Property owned by a cooperative apartment corporation.
(1) 
Title to that portion of real property owned by a cooperative apartment corporation in which a tenant-stockholder of such corporation resides, and which is represented by his share or shares of stock in such corporation as determined by its or their proportional relationship to the total outstanding stock of the corporation, including that owned by the corporation, shall be deemed to be vested in such tenant-stockholder.
(2) 
That proportion of the assessment of such real property owned by a cooperative apartment corporation determined by the relationship of such real property vested in such tenant-stockholder to such entire parcel and the buildings thereon owned by such cooperative apartment corporation in which such tenant-stockholder resides shall be subject to exemption from taxation pursuant to this section and any exemption so granted shall be credited by the appropriate taxing authority against the assessed valuation of such real property; the reduction in real property taxes realized thereby shall be credited by the cooperative apartment corporation against the amount of such taxes otherwise payable by or chargeable to such tenant-stockholder.
F. 
Application for such exemption must be made annually by the owner, or all of the owners of the property, on forms prescribed by the Commissioner of Taxation and Finance, and shall be filed in such assessor's office on or before the appropriate taxable status date; provided, however, that proof of a permanent disability need be submitted only in the year exemption pursuant to this section is first sought or the disability is first determined to be permanent.

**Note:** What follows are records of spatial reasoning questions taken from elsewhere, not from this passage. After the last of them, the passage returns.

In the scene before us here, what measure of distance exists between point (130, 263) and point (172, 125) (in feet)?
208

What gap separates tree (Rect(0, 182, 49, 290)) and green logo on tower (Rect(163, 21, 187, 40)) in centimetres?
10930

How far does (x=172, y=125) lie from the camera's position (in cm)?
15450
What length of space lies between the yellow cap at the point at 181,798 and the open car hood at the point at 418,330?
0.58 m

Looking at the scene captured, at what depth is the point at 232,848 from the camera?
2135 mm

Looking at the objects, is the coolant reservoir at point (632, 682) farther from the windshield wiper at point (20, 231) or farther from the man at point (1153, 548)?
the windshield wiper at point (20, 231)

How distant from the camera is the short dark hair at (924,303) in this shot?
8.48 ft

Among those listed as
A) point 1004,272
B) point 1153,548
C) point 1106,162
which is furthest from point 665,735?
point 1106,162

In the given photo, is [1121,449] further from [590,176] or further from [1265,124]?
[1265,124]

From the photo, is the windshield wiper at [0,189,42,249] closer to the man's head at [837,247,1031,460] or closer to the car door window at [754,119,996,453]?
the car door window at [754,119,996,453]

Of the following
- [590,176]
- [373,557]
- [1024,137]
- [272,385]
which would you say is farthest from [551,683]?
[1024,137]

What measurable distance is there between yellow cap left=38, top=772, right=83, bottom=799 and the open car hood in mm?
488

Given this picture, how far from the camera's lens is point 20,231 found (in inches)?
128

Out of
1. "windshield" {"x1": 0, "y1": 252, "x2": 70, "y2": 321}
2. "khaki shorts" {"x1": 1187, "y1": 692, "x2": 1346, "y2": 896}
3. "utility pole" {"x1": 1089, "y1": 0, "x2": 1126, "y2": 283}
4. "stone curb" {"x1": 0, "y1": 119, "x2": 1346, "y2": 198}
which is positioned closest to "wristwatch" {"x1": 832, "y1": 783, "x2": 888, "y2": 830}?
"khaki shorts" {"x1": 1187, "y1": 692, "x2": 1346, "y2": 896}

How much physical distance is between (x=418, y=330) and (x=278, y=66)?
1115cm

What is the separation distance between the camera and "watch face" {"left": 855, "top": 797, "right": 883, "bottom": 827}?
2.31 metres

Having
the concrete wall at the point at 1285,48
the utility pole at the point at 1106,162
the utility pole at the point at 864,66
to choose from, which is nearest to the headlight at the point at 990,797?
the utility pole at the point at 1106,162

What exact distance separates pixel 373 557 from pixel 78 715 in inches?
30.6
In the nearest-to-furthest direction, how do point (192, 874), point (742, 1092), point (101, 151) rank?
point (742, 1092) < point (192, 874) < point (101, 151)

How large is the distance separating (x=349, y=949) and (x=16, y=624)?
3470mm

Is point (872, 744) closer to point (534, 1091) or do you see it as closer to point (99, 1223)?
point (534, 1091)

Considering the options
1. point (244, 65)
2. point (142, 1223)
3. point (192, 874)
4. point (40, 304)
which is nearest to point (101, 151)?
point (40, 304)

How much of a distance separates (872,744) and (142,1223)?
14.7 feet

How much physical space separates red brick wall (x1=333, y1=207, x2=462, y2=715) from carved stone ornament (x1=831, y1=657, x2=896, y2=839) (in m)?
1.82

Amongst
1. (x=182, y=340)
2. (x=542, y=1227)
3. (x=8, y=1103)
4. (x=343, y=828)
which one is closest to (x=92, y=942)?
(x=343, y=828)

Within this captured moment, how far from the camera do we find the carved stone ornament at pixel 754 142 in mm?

[Amended at time of adoption of Code (see Ch. 1, General Provisions, Art. II)]
G. 
At least 60 days prior to the appropriate taxable status date, the assessor shall mail to each person who was granted exemption pursuant to this section on the latest completed assessment roll an application form and a notice that such application must be filed on or before the taxable status date and be approved in order for the exemption to continue to be granted. Failure to mail such application form or the failure of such person to receive the same shall not prevent the levy, collection and enforcement of the payment of the taxes on property owned by such person.
H. 
Notwithstanding any other provision of law to the contrary, the provisions of this section shall apply to real property held in trust solely for the benefit of a person or persons who would otherwise be eligible for a real property tax exemption, pursuant to Subsection A of this section, were such person or persons the owner or owners of such real property.